Print word for word the passage of the article on aluminum antimonide crystal growth starting at "Potential and Challenges" and ending at "their practical application.".

▶ **DOCUMENT**
☆ ☆ ☆ ☆ ☆ ☆ ☆

Chinese Scientists Develop Novel Method for Growing High-Quality Aluminum Antimonide Crystals
Breakthrough in Aluminum Antimonide Crystal Growth
Researchers from the State Key Laboratory of Solidification Processing and Key Laboratory of Radiation Detection Materials and Devices at Northwestern Polytechnical University in Xi'an, China, have recently published a remarkable paper in the Journal of Crystal Growth, titled "Adhesion-free Bridgman growth of AlSb." The article details a new technique for growing aluminum antimonide (AlSb) crystals, in which the use of an adhesion-free vertical Bridgman method and a pyrolytic boron nitride (pBN) crucible has enabled the successful growth of large-grained AlSb crystals, overcoming the challenges posed by the high reactivity of aluminum.
Potential and Challenges of Aluminum Antimonide Crystals
Aluminum antimonide crystals, as a binary compound semiconductor, hold immense potential in the field of room-temperature detectors. Compared to high-purity germanium and cadmium zinc telluride detectors, AlSb crystals offer unique advantages. However, the growth of AlSb single crystals has been hindered by the strong adhesion between the crystal and the crucible wall, caused by the high reactivity of aluminum, a longstanding obstacle to their practical application.

☆ ☆ ☆ ☆ ☆ ☆ ☆

▶ **PROVIDED MATERIAL**
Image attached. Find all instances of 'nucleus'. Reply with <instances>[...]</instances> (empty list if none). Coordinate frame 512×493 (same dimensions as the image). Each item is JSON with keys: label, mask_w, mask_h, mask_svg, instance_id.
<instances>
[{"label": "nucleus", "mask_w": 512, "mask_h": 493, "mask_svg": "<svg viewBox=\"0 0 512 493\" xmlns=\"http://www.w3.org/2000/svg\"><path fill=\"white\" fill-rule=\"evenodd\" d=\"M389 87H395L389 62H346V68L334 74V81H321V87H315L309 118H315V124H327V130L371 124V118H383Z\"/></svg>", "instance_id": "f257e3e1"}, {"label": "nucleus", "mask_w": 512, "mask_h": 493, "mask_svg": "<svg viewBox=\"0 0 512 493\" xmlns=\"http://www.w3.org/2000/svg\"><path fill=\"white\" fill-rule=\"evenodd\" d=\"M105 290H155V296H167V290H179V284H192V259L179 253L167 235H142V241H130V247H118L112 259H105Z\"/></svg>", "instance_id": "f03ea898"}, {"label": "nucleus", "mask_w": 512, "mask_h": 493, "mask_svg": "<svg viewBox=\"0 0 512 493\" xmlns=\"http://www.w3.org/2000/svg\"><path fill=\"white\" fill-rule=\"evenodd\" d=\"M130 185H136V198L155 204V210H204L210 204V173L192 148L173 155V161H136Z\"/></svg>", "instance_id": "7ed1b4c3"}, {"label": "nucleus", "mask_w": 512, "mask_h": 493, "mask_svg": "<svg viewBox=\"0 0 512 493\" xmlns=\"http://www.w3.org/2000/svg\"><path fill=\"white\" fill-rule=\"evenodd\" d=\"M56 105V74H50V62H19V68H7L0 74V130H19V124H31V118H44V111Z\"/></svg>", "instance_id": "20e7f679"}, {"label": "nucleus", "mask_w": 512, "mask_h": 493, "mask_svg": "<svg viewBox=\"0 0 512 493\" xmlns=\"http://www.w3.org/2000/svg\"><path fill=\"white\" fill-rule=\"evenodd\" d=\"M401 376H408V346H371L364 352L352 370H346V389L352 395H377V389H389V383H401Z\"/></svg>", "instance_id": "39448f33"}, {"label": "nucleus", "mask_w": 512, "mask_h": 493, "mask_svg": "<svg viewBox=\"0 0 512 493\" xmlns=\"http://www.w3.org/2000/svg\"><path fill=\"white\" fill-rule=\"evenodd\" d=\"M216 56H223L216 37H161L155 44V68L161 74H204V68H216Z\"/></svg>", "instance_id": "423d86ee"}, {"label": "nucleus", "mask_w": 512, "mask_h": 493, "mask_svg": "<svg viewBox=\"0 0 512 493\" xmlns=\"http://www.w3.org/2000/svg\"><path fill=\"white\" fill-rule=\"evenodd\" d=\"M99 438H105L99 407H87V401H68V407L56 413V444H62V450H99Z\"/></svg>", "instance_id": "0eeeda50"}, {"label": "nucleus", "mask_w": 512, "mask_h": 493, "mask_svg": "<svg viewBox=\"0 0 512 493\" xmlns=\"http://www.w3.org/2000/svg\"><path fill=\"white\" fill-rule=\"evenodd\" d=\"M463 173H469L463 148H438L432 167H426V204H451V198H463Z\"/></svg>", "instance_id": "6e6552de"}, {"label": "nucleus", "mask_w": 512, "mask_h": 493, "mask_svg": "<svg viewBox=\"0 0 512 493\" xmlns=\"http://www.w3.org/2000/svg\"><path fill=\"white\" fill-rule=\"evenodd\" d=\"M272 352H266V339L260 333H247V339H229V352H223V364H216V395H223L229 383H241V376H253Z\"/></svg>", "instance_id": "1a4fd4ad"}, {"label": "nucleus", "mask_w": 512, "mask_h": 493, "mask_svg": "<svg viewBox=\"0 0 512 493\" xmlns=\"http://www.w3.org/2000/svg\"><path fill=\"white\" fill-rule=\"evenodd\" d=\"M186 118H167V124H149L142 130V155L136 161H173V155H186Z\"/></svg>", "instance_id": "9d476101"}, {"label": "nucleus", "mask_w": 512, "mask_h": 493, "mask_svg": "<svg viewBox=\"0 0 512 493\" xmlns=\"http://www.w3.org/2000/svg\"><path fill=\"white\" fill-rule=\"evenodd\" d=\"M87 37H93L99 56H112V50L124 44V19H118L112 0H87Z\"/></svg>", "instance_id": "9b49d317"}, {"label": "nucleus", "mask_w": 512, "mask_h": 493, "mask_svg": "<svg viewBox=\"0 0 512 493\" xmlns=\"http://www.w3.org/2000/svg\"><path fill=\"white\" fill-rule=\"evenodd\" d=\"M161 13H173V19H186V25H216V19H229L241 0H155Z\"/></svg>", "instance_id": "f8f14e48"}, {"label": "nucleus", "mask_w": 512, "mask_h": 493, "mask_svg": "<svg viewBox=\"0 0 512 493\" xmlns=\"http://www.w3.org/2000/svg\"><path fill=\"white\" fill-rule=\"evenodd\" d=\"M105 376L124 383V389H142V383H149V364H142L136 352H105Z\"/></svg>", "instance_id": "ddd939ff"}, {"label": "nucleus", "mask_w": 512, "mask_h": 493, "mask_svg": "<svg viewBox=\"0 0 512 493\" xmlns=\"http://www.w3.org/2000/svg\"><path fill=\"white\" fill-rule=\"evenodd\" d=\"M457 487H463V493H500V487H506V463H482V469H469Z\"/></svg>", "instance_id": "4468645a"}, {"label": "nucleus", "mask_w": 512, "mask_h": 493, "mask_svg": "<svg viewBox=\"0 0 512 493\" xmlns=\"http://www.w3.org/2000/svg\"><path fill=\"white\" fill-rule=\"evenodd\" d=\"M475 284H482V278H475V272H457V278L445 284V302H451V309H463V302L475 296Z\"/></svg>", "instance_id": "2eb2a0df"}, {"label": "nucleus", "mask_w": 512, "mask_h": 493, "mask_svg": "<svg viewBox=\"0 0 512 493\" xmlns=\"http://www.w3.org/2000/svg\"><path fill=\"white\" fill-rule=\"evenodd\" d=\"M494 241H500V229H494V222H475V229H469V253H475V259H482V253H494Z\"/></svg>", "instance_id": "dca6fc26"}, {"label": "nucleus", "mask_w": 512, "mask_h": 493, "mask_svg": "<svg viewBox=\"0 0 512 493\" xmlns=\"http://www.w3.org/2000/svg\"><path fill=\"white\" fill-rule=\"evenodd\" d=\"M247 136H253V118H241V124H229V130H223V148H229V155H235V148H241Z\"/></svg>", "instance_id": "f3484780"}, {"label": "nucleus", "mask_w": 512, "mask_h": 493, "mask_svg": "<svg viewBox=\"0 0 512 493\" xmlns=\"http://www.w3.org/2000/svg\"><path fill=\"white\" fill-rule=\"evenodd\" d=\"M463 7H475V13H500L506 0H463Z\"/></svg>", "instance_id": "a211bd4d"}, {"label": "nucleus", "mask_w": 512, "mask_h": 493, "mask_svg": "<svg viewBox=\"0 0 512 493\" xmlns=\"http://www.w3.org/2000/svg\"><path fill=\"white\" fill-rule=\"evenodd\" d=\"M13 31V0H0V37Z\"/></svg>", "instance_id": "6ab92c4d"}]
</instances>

☆ ☆ ☆ ☆ ☆ ☆ ☆

▶ **RESPONSE FOR THIS EXERCISE**
Potential and Challenges of Aluminum Antimonide Crystals
Aluminum antimonide crystals, as a binary compound semiconductor, hold immense potential in the field of room-temperature detectors. Compared to high-purity germanium and cadmium zinc telluride detectors, AlSb crystals offer unique advantages. However, the growth of AlSb single crystals has been hindered by the strong adhesion between the crystal and the crucible wall, caused by the high reactivity of aluminum, a longstanding obstacle to their practical application.